La préférence pour des démarches de couloir/coulisses. Soit en pariant sur des relations tissées dans les lieux de pouvoir (Secrétariat général des services du PM). Chez certains observateurs avertis, on voyait là un exercice de style de la part d’un homme qui a pour bagage professionnel le commandement façon coloniale. Là-bas, on tirait du coup la conclusion que ses humanités en Sciences Po ne lui ont jamais été d’une grande aide.

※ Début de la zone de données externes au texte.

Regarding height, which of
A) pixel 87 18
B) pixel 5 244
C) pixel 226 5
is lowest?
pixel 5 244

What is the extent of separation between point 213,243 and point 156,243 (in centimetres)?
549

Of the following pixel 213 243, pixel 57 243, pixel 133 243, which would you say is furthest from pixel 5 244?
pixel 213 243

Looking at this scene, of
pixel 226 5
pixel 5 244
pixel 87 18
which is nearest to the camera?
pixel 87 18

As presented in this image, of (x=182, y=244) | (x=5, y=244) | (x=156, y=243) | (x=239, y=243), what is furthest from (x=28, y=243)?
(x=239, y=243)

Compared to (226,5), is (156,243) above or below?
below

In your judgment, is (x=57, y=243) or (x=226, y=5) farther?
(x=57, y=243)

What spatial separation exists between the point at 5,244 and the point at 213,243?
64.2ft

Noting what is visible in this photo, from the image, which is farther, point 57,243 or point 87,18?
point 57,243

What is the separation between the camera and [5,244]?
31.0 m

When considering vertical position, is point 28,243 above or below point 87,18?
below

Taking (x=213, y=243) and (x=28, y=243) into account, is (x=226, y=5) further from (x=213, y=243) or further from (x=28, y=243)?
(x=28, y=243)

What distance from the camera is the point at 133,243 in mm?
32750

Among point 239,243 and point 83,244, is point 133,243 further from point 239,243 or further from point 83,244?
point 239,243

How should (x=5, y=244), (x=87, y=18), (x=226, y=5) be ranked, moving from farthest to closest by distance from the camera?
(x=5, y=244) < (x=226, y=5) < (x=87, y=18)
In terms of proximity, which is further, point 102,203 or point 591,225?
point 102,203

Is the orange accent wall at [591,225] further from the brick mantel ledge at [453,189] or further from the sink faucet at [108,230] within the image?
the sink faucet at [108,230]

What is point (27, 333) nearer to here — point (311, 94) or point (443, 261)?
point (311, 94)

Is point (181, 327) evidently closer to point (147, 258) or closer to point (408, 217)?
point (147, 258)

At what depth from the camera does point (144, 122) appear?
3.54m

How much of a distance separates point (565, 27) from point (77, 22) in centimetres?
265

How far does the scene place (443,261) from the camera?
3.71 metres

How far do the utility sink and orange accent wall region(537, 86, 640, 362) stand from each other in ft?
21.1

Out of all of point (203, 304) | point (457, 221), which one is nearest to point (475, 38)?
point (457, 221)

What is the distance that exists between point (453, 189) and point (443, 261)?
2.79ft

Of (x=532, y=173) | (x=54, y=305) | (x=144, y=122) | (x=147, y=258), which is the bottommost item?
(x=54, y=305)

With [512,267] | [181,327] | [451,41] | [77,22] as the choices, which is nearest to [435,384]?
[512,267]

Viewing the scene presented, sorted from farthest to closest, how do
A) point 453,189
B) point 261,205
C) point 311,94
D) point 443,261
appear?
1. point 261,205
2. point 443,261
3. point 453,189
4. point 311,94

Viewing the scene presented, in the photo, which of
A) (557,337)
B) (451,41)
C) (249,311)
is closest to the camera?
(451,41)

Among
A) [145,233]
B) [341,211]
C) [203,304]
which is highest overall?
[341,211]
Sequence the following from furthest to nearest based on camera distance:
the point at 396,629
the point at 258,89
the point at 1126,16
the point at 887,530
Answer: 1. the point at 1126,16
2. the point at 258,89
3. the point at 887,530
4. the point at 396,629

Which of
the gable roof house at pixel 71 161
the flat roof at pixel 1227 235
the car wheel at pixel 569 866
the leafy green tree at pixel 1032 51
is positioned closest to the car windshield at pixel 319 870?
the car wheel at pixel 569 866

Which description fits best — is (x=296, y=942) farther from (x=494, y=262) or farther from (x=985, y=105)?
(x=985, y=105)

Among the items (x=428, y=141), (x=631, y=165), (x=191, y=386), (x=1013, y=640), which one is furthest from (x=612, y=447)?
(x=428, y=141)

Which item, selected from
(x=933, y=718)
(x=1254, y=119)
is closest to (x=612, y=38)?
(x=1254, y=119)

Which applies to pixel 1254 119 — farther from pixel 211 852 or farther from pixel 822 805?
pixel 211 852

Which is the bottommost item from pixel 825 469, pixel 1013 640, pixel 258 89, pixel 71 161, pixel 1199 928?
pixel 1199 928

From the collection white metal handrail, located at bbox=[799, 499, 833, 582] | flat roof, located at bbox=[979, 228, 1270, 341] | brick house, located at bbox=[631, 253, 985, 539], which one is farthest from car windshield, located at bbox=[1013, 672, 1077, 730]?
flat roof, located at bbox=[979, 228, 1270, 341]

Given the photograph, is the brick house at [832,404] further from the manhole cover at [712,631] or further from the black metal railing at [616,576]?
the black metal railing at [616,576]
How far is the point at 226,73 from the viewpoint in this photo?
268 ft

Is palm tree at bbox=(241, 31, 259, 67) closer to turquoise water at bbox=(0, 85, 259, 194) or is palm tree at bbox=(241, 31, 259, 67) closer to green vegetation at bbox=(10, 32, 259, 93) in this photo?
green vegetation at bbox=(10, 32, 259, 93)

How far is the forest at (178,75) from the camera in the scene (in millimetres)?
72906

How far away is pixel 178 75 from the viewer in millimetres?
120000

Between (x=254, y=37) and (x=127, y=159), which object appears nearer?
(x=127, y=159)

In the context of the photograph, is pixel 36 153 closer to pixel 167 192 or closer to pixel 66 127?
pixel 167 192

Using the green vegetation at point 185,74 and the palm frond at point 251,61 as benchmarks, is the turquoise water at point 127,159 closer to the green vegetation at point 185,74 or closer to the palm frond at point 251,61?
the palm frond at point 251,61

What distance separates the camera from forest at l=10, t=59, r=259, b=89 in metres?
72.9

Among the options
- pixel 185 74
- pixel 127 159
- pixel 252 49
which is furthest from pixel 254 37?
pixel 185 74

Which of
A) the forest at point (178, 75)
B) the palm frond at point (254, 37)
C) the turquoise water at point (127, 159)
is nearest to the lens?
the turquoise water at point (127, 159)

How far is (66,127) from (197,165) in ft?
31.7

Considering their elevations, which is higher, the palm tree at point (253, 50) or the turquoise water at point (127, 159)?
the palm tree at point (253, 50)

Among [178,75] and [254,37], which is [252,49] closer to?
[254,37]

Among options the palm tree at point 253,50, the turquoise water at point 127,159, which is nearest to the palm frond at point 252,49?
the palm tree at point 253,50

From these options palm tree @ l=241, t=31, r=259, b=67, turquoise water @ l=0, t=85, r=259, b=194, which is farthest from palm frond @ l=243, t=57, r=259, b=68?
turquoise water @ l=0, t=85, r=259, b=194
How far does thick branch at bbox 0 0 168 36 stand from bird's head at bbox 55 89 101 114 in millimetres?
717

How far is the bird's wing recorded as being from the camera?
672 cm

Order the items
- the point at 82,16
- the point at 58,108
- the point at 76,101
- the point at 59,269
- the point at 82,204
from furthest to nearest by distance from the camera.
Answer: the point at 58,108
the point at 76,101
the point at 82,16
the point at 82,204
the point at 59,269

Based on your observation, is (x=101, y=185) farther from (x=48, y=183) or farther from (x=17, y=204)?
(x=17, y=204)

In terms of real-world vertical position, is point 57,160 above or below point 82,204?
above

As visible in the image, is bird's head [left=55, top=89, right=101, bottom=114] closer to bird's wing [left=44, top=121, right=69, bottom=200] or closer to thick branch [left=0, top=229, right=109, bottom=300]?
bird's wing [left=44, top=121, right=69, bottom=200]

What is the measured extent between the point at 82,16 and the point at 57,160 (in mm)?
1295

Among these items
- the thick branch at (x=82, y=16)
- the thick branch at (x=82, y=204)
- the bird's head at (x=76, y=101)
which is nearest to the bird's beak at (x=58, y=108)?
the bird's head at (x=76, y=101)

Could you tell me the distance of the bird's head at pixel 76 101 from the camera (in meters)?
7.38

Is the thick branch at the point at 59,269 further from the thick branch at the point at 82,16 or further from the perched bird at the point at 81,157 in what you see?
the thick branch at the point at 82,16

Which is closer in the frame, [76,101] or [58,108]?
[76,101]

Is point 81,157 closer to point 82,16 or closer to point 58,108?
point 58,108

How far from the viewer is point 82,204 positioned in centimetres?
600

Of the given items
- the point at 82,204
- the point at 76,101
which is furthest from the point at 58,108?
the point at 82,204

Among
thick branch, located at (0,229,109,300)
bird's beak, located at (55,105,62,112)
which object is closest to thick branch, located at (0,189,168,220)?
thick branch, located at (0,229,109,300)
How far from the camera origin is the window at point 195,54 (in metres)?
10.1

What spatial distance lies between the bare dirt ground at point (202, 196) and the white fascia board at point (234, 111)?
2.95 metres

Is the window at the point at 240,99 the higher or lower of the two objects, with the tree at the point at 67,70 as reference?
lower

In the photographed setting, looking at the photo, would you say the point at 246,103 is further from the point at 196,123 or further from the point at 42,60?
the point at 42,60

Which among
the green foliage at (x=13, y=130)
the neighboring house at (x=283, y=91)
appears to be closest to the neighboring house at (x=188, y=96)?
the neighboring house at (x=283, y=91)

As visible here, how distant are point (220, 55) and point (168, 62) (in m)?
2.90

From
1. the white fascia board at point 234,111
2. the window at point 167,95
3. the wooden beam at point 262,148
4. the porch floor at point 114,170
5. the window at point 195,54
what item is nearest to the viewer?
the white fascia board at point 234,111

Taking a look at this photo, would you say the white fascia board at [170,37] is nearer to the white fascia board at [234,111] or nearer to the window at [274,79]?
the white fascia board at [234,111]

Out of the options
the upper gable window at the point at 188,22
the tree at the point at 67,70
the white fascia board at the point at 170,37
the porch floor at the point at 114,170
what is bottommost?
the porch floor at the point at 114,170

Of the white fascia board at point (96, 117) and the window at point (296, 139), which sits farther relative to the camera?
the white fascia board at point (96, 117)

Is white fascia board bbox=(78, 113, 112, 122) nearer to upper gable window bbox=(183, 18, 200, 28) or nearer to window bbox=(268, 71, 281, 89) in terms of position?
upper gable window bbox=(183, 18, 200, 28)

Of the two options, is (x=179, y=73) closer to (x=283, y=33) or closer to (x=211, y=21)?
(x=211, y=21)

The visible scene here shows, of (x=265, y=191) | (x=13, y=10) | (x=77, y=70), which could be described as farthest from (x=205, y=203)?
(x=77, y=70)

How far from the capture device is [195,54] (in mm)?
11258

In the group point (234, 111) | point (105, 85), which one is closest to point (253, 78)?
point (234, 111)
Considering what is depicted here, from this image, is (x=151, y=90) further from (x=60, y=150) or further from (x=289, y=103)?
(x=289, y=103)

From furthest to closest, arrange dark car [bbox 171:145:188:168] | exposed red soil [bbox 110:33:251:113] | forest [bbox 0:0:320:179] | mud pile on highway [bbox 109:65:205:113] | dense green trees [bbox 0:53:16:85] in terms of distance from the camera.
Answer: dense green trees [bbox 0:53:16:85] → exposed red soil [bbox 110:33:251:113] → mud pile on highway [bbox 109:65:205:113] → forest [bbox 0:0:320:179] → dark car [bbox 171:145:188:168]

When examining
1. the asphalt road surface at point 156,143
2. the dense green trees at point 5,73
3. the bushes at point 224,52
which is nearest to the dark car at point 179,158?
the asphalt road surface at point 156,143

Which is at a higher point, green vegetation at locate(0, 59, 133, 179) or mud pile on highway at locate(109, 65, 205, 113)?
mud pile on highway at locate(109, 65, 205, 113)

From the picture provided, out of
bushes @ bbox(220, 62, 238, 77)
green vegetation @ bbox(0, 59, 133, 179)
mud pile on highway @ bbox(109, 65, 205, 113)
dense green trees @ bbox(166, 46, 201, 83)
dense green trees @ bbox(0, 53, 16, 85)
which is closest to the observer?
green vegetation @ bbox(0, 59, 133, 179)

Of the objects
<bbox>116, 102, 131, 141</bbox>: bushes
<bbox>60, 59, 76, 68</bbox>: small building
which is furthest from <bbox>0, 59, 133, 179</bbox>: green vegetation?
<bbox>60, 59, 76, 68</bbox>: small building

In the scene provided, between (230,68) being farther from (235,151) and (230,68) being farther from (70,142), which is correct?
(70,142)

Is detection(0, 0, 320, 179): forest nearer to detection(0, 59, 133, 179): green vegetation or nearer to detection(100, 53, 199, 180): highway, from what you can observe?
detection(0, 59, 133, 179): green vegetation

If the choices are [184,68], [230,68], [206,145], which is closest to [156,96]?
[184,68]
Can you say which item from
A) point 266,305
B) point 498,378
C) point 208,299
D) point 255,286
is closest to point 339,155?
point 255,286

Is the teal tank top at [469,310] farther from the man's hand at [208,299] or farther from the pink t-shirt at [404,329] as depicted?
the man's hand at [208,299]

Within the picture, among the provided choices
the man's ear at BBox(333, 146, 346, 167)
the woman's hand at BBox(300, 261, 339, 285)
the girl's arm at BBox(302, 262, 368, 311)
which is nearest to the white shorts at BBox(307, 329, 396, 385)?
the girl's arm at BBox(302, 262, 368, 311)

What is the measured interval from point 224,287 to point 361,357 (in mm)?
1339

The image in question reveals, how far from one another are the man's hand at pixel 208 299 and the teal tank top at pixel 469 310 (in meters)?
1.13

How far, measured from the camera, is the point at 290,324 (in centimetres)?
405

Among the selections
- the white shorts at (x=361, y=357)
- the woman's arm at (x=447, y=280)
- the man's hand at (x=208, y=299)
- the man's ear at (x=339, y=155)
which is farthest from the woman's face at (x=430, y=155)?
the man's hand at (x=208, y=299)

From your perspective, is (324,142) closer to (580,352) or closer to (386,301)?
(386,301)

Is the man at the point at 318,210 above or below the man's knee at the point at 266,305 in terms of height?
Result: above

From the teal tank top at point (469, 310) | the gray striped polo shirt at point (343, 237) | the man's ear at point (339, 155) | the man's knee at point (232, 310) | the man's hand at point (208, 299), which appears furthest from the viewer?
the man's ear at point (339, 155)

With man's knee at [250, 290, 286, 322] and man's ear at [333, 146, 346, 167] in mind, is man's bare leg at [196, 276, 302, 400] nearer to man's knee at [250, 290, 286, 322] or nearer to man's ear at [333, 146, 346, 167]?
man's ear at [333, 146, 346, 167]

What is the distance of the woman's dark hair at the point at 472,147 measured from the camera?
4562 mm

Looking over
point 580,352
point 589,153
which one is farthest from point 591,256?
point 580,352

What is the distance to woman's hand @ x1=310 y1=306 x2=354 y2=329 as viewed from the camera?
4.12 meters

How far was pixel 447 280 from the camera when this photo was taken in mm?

Néanmoins, à son actif, il a réussi à convaincre en haut-lieu. Ses entrées au secrétariat général de la présidence de la République ou des services du premier ministre aidant. «Nous sommes convaincus qu’il est possible d’optimiser le recouvrement des droits et taxes de douane sur les terminaux mobiles, sans pour autant fragiliser nos entreprises. Nos technologies sont aujourd’hui utilisées pour faciliter la collecte de droits et taxes divers pour plusieurs administrations publiques. C’est le cas pour la collecte de la taxe foncière ou pour le paiement de frais scolaires et des frais universitaires par Mobile Money. Nous pouvons capitaliser sur ces expériences couronnées de succès pour développer une solution alternative de collecte de taxes et droits de douane sur les terminaux mobiles, sans pour autant handicaper les entreprises de téléphonie mobile», peut-on lire dans le mémorandum qu’il a signé. Last but not the least, il réussit à faire passer sa recette: «une plus grande protection des consommateurs, un mécanisme de paiement contrôlé par le client, et une communication intense sur le dispositif convenu».

Affaire
Et là, Frédéric Debord se fait planter par une autre expertise: «La compréhension des opérateurs de téléphonie mobile au Cameroun soutenant que l’État a différé la collecte des droits et taxes de douane sur les terminaux mobiles qui ne seraient plus payés au moment de l’importation, mais plutôt lors de l’utilisation de l’appareil; acquittés non pas par l’importateur, mais plutôt par l’utilisateur final; collectés non pas par l’administration des douanes, mais plutôt par les sociétés de téléphonie mobile, est erronée et ne trouve pas son fondement dans la règlementation en vigueur», laisse entendre cette expertise. Selon celle-ci, «le gouvernement de la République, à travers la législation en vigueur n’exclut pas le paiement des droits et taxes de douanes au moment de l’importation (cela étant d’ailleurs la règle), mais donne également la possibilité de le faire lors de l’utilisation de l’appareil (ce qui constitue une exception); donne la possibilité tant à l’importateur qu’à l’utilisateur final de s’acquitter des droits et taxes de douanes; confie la mission de recouvrement des droits et taxes de douanes aux opérateurs de téléphonie mobile, conformément à l’article 9 alinéa 2 de la loi n° 2010/013 du 21 décembre 2010 régissant les communications électroniques, modifiée.

Cette loi est complétée par la loi n° 2015/006 du 20 avril 2015 disposant que “la concession est octroyée à toute personne morale qui s’engage à respecter les dispositions de la présente loi, les clauses du cahier des charges, ainsi que les dispositions générales portant sur les modalités de contribution aux missions générales de l’État…”. L’État reste ainsi dans son rôle régalien de collecteur de l’impôt et peut fixer des modalités de contribution des opérateurs de téléphonie mobile à cet exercice». Et la BEAC comme refuge commode du DG de Orange Cameroun ne saurait justifier le non- respect des clauses de la Convention de concession liant les opérateurs de la téléphonie mobile à l’Etat du Cameroun, à savoir : «le concessionnaire est soumis au respect des lois et règlements en vigueur au Cameroun, aux décisions et directives de l’Agence pendant la durée de la concession, sans préjudice des sanctions prévues par la loi». Fréderic Debord le sait mieux que tout le monde.